JB Cronjé, a tralac Researcher, comments on trade and climate change.
The science behind global warming is well established. There is growing acceptance that the average temperature of the earth is on the rise as a result of the emission of greenhouse gases caused by human activity. The global greenhouse gas levels (measured in carbon dioxide equivalents) are likely to grow over the coming decades resulting in a further increase in temperature.
The Intergovernmental Panel on Climate Change (IPCC) was launched by the World Meteorological Organisation and the United Nations Environment Programme to undertake scientific assessments of studies on climate change. Their first assessment led to the adoption of the United Nations Framework Convention on Climate Change (UNFCCC) to achieve stabilization of greenhouse gas concentrations at a level that would prevent dangerous anthropogenic interference with the climate system. As a result a supplementary agreement, the Kyoto Protocol, was concluded to establish legally binding obligations on industrialised countries for the reduction of greenhouse gas emissions to at least 5% less than 1990 levels over the first commitment period from1998 to 2012. At the 13th UNFCCC Conference of the Parties meeting in Bali, Indonesia, the parties agreed on a “Bali Action Plan” with the aim of reaching an agreement on both long-term cooperative action on climate change and a post-2012 regime in terms of the UNFCCC and Kyoto Protocol respectively. The objective is to conclude both negotiating efforts at the 15th Conference of the Parties to the UNFCCC meeting in December 2009 in Copenhagen, Denmark.
The IPCC has extensively studied a stabilization of emissions scenario considered to be representing the upper sustainable limit for avoiding dangerous human interference with the climate system. According to this scenario global emissions should be limited to a maximum of 550 parts per million (ppm) carbon dioxide-equivalent (CO2-eq) which would correspond to an average earth surface temperature increase of 3° C. This would imply an annual reduction in global GDP of 0.25 to 2.5%. In 2005, the global average atmospheric concentration for CO2 was 379 ppm with a further addition of 2 ppm each year.
The impact of climate change will be experienced most directly through changes in the frequency and intensity of extreme weather events such as droughts, hurricanes, typhoons, floods and heavy precipitation. Consequently the trade-related areas most vulnerable to climate change are agriculture, fisheries, forestry, tourism and trade infrastructure that is at risk of damage from rising sea levels and the occurrence of extreme weather events. However, the countries that will be most adversely affected from climate change also have precious little to do with global greenhouse gas emissions.

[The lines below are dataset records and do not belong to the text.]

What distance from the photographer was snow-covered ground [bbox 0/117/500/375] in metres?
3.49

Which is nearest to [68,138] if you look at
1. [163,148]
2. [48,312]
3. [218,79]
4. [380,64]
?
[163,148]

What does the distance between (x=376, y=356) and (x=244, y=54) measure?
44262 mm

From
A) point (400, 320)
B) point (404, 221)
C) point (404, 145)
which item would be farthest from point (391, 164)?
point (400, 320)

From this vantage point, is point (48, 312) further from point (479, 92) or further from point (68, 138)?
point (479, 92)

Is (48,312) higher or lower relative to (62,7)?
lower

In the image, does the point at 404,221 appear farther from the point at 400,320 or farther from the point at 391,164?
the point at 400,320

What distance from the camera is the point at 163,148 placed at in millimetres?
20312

Mitigation and Adaptation is the two major approaches for dealing with climate change. Climate change mitigation refers to policies for reducing greenhouse gas emissions and/or enhancing the capacity of carbon “sinks” (oceans and forests) to absorb carbon dioxide. Climate adaptation on the other hand refers to responses to reduce the negative consequences of climate change by increasing the ability of humans and ecosystems to deal with changes. The most pressing issue that needs to be dealt with in this regard is technology development and transfer including a solution on how to deal with intellectual property rights relating to such technologies.
The emission of carbon dioxide is an externality to economic activity, meaning that it is not regulated or priced in the market place. A key policy instrument approach to internalize the environmental externality is by setting a price on the carbon content of the energy consumed or on the CO2 emissions generated in the production and/or consumption of goods. The two types of pricing mechanism used to encourage change in behaviour are internal taxes and cap-and-trade systems.
Carbon taxes are usually calculated by measuring the carbon content of fossil fuels that is produced during combustion. A carbon tax can also be used in combination with an energy tax based on the energy content of energy sources. The tax can either be levied on consumers or producers.
The cap-and-trade system on the other hand fixes a cap on total emissions that are translated into allowances (permits) to cover emissions. These permits can be traded or auctioned at a price determined by the market. A number of emission trading schemes have been introduced at the national level including in the USA and EU. However a number of challenges need to be addressed to curb the volatility of the carbon market. The Kyoto Protocol created an international emission trading system combined with a clean development mechanism that allows industrialized countries to offset their emissions in developing countries by investing in environmental-friendly projects.
In the absence of a uniform approach to combat climate change concerns over carbon leakage and competitiveness can lead to the implementation of border adjustment measures to level the playing field between taxed domestic producers and untaxed foreign competition.